Beginning in 2014, the MSPs are to be phased in over a four-year period.  The ACA requires approved plans to be available in at least 60 percent of the states in the first year (30 states), 70 percent in the second year (35 states), 85 percent in the third year (presumably 43 states), and 100 percent in the fourth year (2017).  One core rationale for these plans is to increase “competition” in the state exchanges, a goal in dramatic tension with the concept of heavily regulated plans, which by their heft and complexity are likely to be offered by only a handful of the largest health insurance companies in the country.  In order to aid this regulated competition, the MSPs will have to offer price advantages that may well flow from the fact that their administrative (including promotional) costs will be borne by the taxpayer through the Office of Personnel Management.  Both the companies and the Obama Administration have incentives to maximize participation in these plans.

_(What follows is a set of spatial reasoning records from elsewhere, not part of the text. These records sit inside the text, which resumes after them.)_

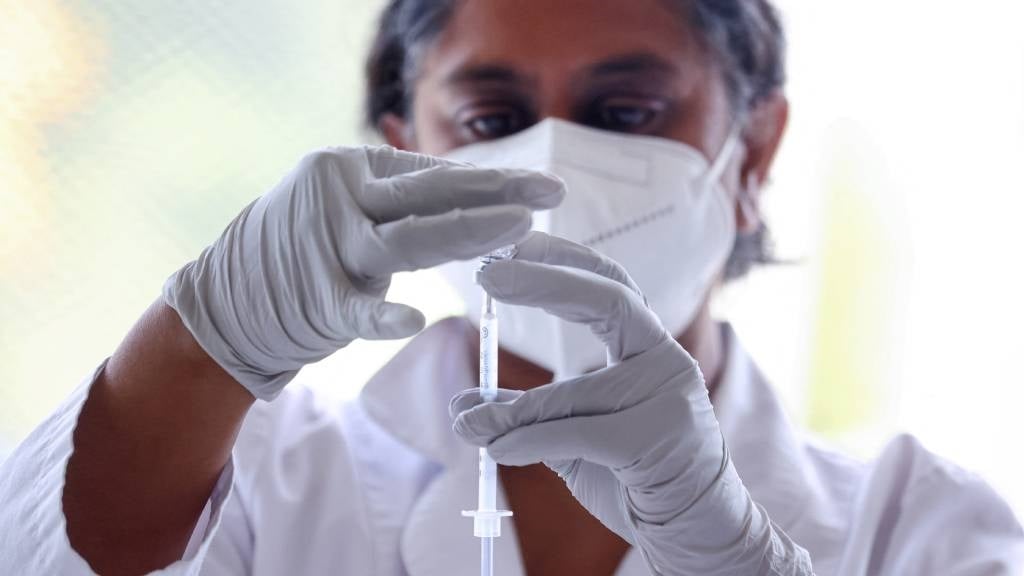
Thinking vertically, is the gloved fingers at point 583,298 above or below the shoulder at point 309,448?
above

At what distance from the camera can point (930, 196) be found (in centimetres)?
168

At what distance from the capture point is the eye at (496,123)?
1.24 metres

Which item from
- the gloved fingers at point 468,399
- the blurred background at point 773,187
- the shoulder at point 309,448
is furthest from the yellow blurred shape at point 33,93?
the gloved fingers at point 468,399

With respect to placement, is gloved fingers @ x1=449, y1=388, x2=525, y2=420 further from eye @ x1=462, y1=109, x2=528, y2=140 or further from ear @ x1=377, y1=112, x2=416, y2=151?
ear @ x1=377, y1=112, x2=416, y2=151

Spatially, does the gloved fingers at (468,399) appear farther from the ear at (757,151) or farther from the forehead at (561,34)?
the ear at (757,151)

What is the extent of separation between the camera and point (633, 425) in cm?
80

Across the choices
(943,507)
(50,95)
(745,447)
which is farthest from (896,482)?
(50,95)

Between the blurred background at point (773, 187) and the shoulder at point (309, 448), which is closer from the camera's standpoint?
the shoulder at point (309, 448)

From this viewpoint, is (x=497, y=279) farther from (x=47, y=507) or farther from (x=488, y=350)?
(x=47, y=507)

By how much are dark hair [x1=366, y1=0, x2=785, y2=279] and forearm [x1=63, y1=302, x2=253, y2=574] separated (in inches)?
26.5

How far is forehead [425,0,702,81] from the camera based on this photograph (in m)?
1.22

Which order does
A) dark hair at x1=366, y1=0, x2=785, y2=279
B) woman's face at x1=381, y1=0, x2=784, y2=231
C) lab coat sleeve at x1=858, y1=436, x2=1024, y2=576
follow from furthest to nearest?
dark hair at x1=366, y1=0, x2=785, y2=279
woman's face at x1=381, y1=0, x2=784, y2=231
lab coat sleeve at x1=858, y1=436, x2=1024, y2=576

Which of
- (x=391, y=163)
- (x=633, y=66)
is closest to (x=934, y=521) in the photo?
(x=633, y=66)

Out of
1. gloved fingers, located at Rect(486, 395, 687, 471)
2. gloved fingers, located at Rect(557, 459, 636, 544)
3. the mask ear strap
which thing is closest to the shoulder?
gloved fingers, located at Rect(557, 459, 636, 544)
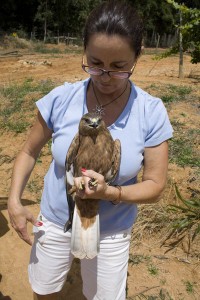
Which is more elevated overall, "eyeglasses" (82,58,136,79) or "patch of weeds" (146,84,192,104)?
"eyeglasses" (82,58,136,79)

What these advantaged plans will do with respect to abortion coverage is not yet fully clear.  However, Section 1334(a)(6) of the ACA states that:

In entering into contracts under this subsection, the Director [of OPM] shall ensure that with respect to multi-State qualified health plans offered in an Exchange, there is at least one such plan that does not provide coverage of services described in section 1303(b)(1)(B)(i). (Emphasis added).

The cited section refers to the ACA’s description of the Hyde Amendment regarding abortions that may be covered:  those for reasons of rape and incest and a narrow set of conditions regarding physical threat to the life of the mother.

The ACA also included a provision, Section 1303(a)(1), making clear that state legislatures, some of which already had laws in place barring every health insurer in the state from offering abortion in any plans marketed and sold there, could adopt new opt-out legislation barring plans that cover elective abortions from participation in their state’s exchanges.  Five states adopted this exchange abortion limit in 2010, and since then the number of states doing so has grown to 23.  Twenty-seven states and the District of Columbia currently have no such limitation.

On March 1 of this year, the Office of Personnel Management issued its final rule on the MSPs, acknowledging that a decision by a state to exclude abortion-covering plans from its exchange will apply to any and all MSPs offered in that particular state.  Section 800.602(b) of the rule, titled “State Opt-Out,” simply says, “An MSP may not offer abortion coverage in any State where such coverage of abortion services is prohibited by State law.”[2]  That states can block all qualified insurers, including MSPs, from their exchanges if they cover elective (non-Hyde) abortions is clear.  But a strong case can be made that Section 1303(b)(1)(B)(1)’s reference to excluding abortion coverage can be read, in conjunction with other provisions of federal health law, to forestall the Obama Administration from seeking to compel any private insurance company to include elective abortion in its MSP.